Com sua voz grave e profunda de radialista, sob a proteção de milhares de obras, expostas nas prateleiras da acolhedora Livraria Nove Sete, na rua França Pinto, Vila Mariana, em São Paulo, Malavoglia faz um diagnóstico desses novos tempos sombrios. Leia a entrevista:
Quando teve início seu amor pelos livros?
FABIO MALAVOGLIA – Minha família é italiana. Fui criado entre livros. Fui e sou devedor dos livros. A palavra livro vem do latim liber, que é a parte mais interna da árvore. Livro é a rigor uma metáfora da nossa própria alma, aquilo que existe internamente em nós. Se você frequentar as livrarias com devoção, elas vão mudar a sua alma.
Qual a importância dos livros para a humanidade?
MALAVOGLIA – Há um livro na base de toda civilização. Os chineses têm o Tao Te Ching, os judeus e cristãos têm a Bíblia, os muçulmanos, o Corão. Nessa época de virtualização de tudo, a realidade material do livro está ameaçada. É um desastre para a cultura, para a civilização, para o espírito. Toda cultura procurou, ao longo dos séculos, materializar as ideias. O artista tem um sonho e corporifica em palavras, em escultura, em uma tela.

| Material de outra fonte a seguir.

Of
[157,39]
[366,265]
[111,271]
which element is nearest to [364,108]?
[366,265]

O que a cultura digital faz é desmaterializar tudo. É um desastre que aponta para a dissolução.
Mas com a digitalização isso não aumentaria nossa oferta?

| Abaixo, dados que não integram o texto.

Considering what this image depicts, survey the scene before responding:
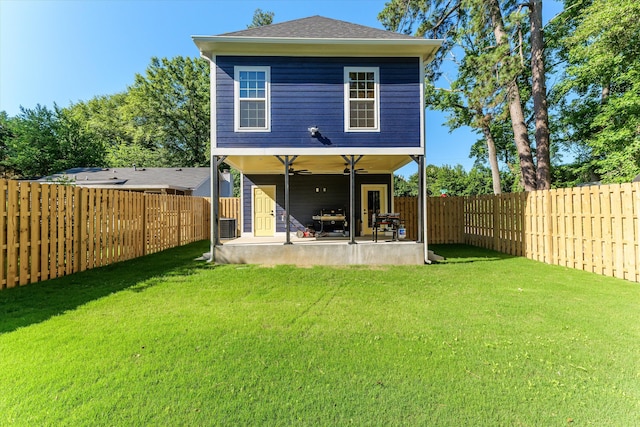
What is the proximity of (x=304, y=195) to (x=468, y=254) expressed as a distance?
6.09 m

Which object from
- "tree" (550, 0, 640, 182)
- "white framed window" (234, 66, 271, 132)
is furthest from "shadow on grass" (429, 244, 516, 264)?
"tree" (550, 0, 640, 182)

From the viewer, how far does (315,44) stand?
7.82 m

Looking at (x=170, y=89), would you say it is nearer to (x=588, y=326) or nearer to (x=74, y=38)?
(x=74, y=38)

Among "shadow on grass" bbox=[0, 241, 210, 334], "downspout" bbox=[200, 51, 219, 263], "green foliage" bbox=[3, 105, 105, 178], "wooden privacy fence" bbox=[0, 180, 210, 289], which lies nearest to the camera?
"shadow on grass" bbox=[0, 241, 210, 334]

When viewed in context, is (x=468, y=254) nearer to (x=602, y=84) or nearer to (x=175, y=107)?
(x=602, y=84)

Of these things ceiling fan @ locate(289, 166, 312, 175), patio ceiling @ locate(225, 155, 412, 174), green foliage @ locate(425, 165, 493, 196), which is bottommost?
ceiling fan @ locate(289, 166, 312, 175)

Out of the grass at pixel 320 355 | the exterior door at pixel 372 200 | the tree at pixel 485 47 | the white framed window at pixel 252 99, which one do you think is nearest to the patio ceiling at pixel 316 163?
the exterior door at pixel 372 200

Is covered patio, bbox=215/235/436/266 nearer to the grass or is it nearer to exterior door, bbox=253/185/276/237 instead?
the grass

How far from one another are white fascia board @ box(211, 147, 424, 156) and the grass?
3.89 m

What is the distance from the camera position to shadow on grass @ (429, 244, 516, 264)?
823 centimetres

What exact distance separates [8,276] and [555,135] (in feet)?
76.0

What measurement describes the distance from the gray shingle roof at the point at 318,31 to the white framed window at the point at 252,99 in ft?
3.28

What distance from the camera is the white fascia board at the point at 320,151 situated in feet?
26.0

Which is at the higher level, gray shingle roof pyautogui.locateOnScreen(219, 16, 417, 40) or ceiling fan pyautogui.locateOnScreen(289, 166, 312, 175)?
gray shingle roof pyautogui.locateOnScreen(219, 16, 417, 40)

MALAVOGLIA – Não, porque você não tem mais escolha. A Netflix, por exemplo, que tem milhares de filmes para serem vistos... Quem determina a seleção da Netflix? São criados perfis virtuais que limitam as escolhas. Sem falar que a experiência do livro físico e do livro digital são completamente diversas.
Como assim?
MALAVOGLIA – O contato com o livro físico é próximo do aprofundamento, da contemplação, da meditação, do pensamento. O livro interioriza. Já o livro digital é diluidor, é voltado para o exterior. As alegadas vantagens da cultura digital sobre a física são ilusórias. As pessoas oscilam ao sabor dos trending topics, do twitter ou outra bobagem semelhante.
O que vai ocorrer se o livro físico desaparecer?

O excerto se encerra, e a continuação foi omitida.